[Texto de estudio]
:::::
Efraím Blanco, destacado escritor de estos rumbos, sigue cosechando premios por sus narrativas, recientemente uno también de poesía en los Juegos Florales de San Juan del Río, Qro. Un poco antes, uno muy importante por su libro titulado “La balada de los niños muertos”, también fue premiado por Banco del libro. El que voy a comentar es el que le valió el Premio Nacional de Cuento Juan José Arreola, 2012.
Como optimista consumado que soy, me incomodan –y a la vez me llevan a leerlos con detenimiento–, continuamente varios de estos sangrantes cuentos breves de Efraím, en que bestias, diablos y vampiros, además de zombies, son encarnados por quienes parecieran ser mis vecinos y parientes, con toda justificación. ¿Será que me veo ahí también en un acto de violencia?
Es que su tratamiento en el límite de la esquizofrenia y la razón, las “voces” que escuchan sus personajes, entre ellos niños, niños vengativos incluso, los lleva a hechos que me temo no quedan en la fantasía, sino en imaginarios actos, profundamente deseados, propios de la naturaleza humana en situación extrema, de crisis personal, familiar, social.
En estos días, por ejemplo, casi me doblo a las premoniciones de su cuento “El fin”, del cual extraigo este párrafo: “La algarabía de ver ángeles entre nosotros duró poco. Lo comprendimos demasiado tarde. El mal había vencido. Y Dios, con la cola entre las patas, se había ido en un viejo Volkswagen amarillo rumbo al sur, donde nadie lo volvería a ver”.
Sí, las curias de varios países están en el escaparate recientemente por actos de pederastia, propios o de sus protegidos, que dejan su huella en cuentos aquí reunidos, junto a bestias y víctimas infantiles que sueñan, imaginan, el desquite, por cualquier medio, brutal y contundente. ¿No se sienten así las víctimas ante los más poderosos? ¿No es un recurso, al menos imaginario, para la reparación del daño?
:::::
[Información]
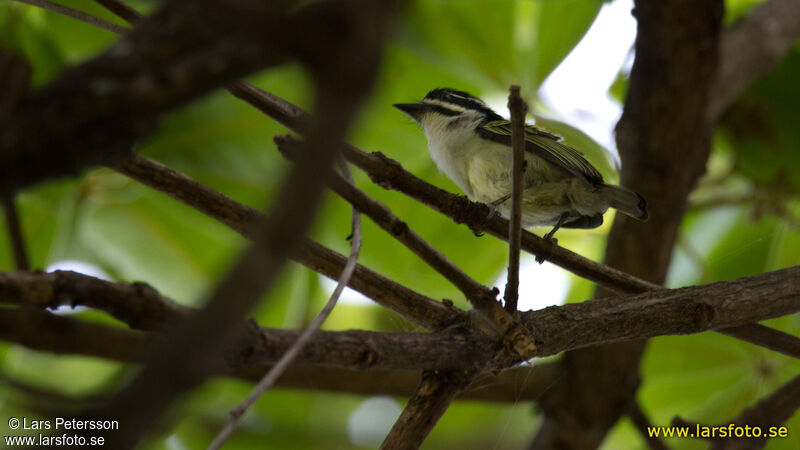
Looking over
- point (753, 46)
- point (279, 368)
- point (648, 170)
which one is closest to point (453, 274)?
point (279, 368)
:::::
[Lista de tareas]
a) ¿Qué premio obtuvo Efraím Blanco con el libro que se comenta en la reseña?
b) Transcribe de la reseña el fragmento que comienza en "Como optimista consumado" y termina en "acto de violencia?".

[Respuestas]
a) El Premio Nacional de Cuento Juan José Arreola, 2012.

b)
Como optimista consumado que soy, me incomodan –y a la vez me llevan a leerlos con detenimiento–, continuamente varios de estos sangrantes cuentos breves de Efraím, en que bestias, diablos y vampiros, además de zombies, son encarnados por quienes parecieran ser mis vecinos y parientes, con toda justificación. ¿Será que me veo ahí también en un acto de violencia?